The written testimonies apart, the operative points that emerged from the proceedings were that:

  • Notwithstanding procedural issues, there was need for closure of the war crimes trials which enjoyed widespread support among the people of Bangladesh.
  • Bangladesh faced a serious threat from fundamentalist radicals, with consequences similar to the ones being seen by the U.S. in Pakistan.
  • Stress was also laid on political reconciliation between the Awami League (AL) and the Bangladesh Nationalist Party (BNP) for democratic consolidation, denying non-state / religious fundamentalists from allying themselves politically to prevent further destabilization and political instability.
  • Persecution of religious minorities, particularly Hindus has continued under governments headed by both parties and needs to be stopped.
  • The achievements of the Awami League government on the domestic front have been substantial.

Meanwhile, a joint resolution of the European Parliament titled Bangladesh: Human Rights and Forthcoming Elections was passed on November 21, 2013. It noted the political violence unleashed during ‘hartals’ called for by the Khaleda Zia-led BNP with its ally, the Jamaat-e-Islami, demanding that the forthcoming election be overseen by a ‘non-party’ caretaker government and calling for the resignation of Prime Minister Sheikh Hasina. It noted the allegations that the Jamaat-e-Islami was promoting strikes in order to obstruct proceedings of war crimes cases against its leaders; It expressed concern over the severe impact of the hartals (shutdown) on impoverished sections of the population, which depend on daily wages to survive.

It recognized progress in the fields of education, healthcare, poverty alleviation, food security, infrastructure, climate change and employment generation under the Awami League Government.

It acknowledged the need for reconciliation, justice and accountability for crimes committed during the 1971 Liberation War; stressed and supported the important role of the International Crimes Tribunal in this matter; though it expressed strong objections to the death penalty.

It also called for taking firm notice of serious threats arising out of the increasing radicalization of fundamentalist groups in Bangladesh, and called upon competent authorities to investigate links between banned terrorists and sectarian outfits with the Jamaat-e- Islam and Hefazat-e-Islam;

In an editorial titled Political Crisis in Bangladesh, the New York Times claims Prime Minister Sheikh Hasina is clinging to power till the general elections, and is trying to neutralize her opponents.

It blames Sheikh Hasina for removing a constitutional provision that allows for the setting up of a neutral caretaker government three months before general elections.

The NYT conveniently forgets that the Supreme Court had declared the caretaker government unconstitutional, and that Sheikh Hasina was only acting on the former’s directive.
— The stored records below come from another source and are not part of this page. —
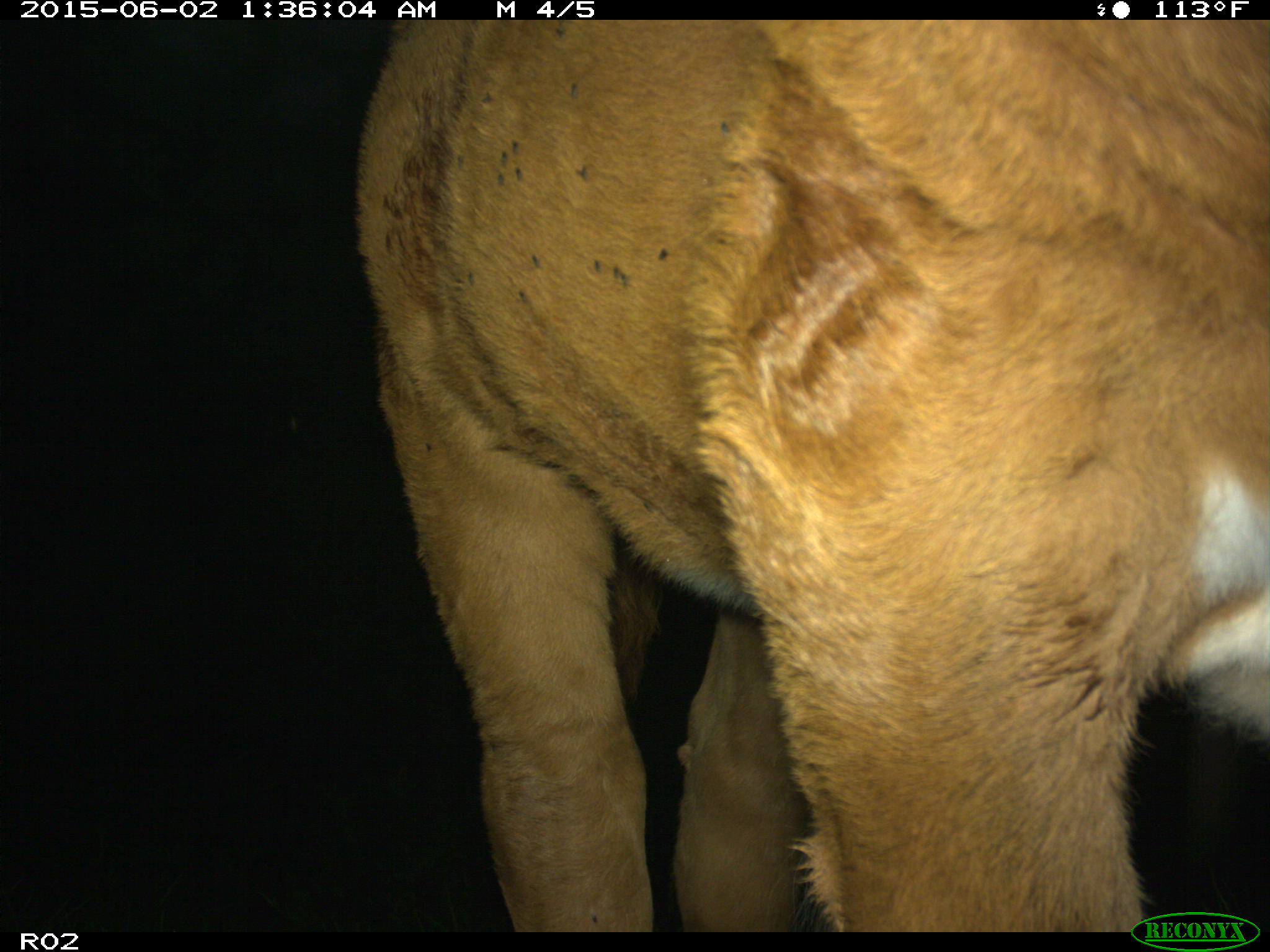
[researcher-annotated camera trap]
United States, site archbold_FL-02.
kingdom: Animalia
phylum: Chordata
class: Mammalia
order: Artiodactyla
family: Bovidae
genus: Bos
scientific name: Bos taurus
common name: domestic cow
Bos taurus (domestic cow).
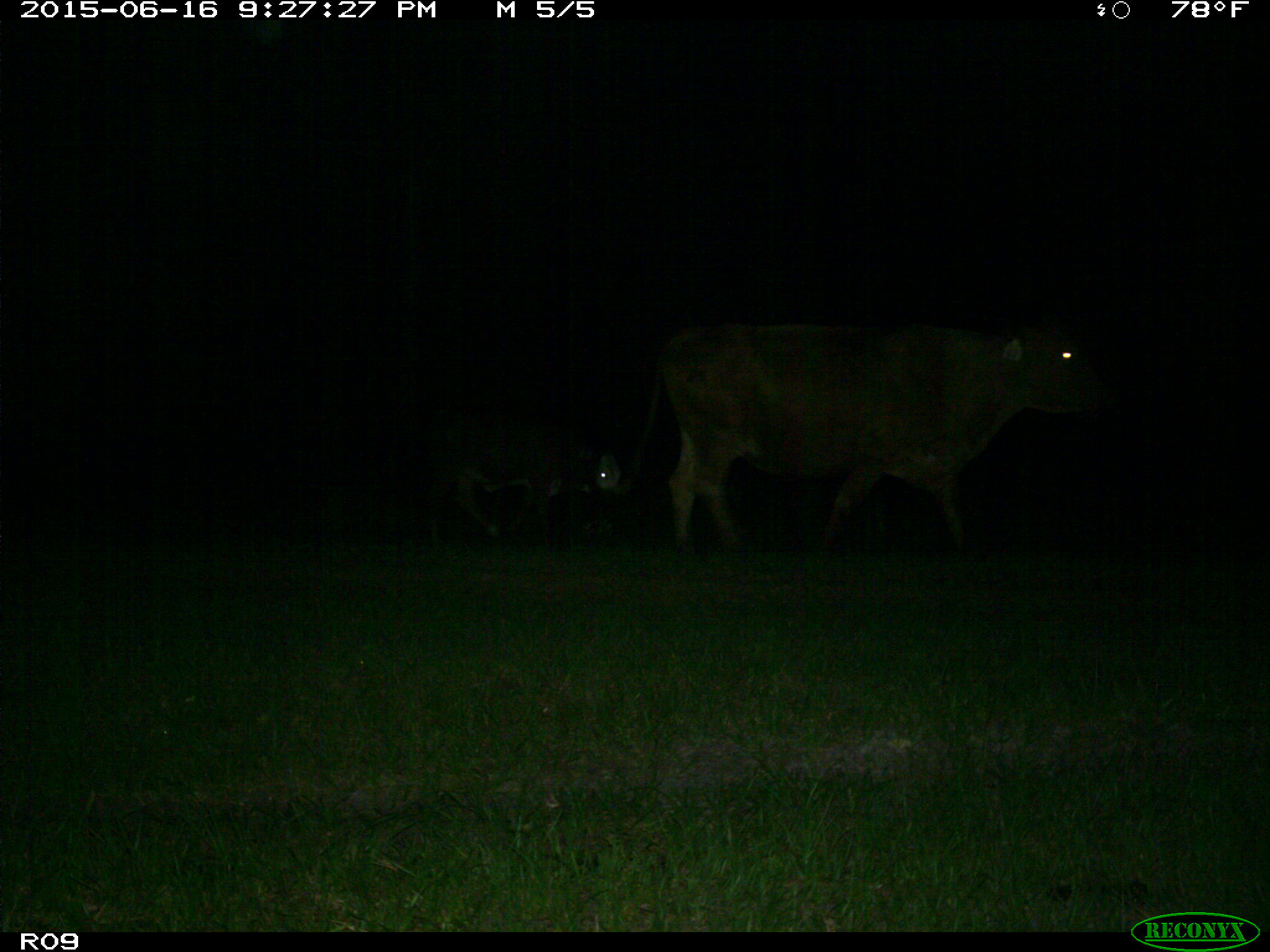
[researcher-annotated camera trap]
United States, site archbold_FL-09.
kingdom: Animalia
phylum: Chordata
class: Mammalia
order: Artiodactyla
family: Bovidae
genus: Bos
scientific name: Bos taurus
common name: domestic cow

It has also ignored the fact that Khaleda Zia and her BNP boycotted consultations that were to determine what would replace the caretaker set-up.

Insofar as neutralizing her opponents by any means possible is concerned, the NYT fails to realize that the banning of the Jamaat was spearheaded by the Tarikat Foundation and not the ruling Awami League on grounds that its creation was contrary to the Bangladesh Constitution. Courts have upheld this contention.

Finally, the NYT claims the trials by the International Crimes Tribunal are yet another tool to stifle political opponents. As the Congressional hearing and several opinion polls have shown, if there is one thing on which a majority of Bangladeshis are agreed upon, it is the war crimes trials.

The NYT should, therefore, revisit its editorial keeping the outcomes of the Congressional hearing and the European Parliament resolution on the correct picture in Bangladesh.

This article first appeared in Daily Sun, a leading newspaper of Bangladesh.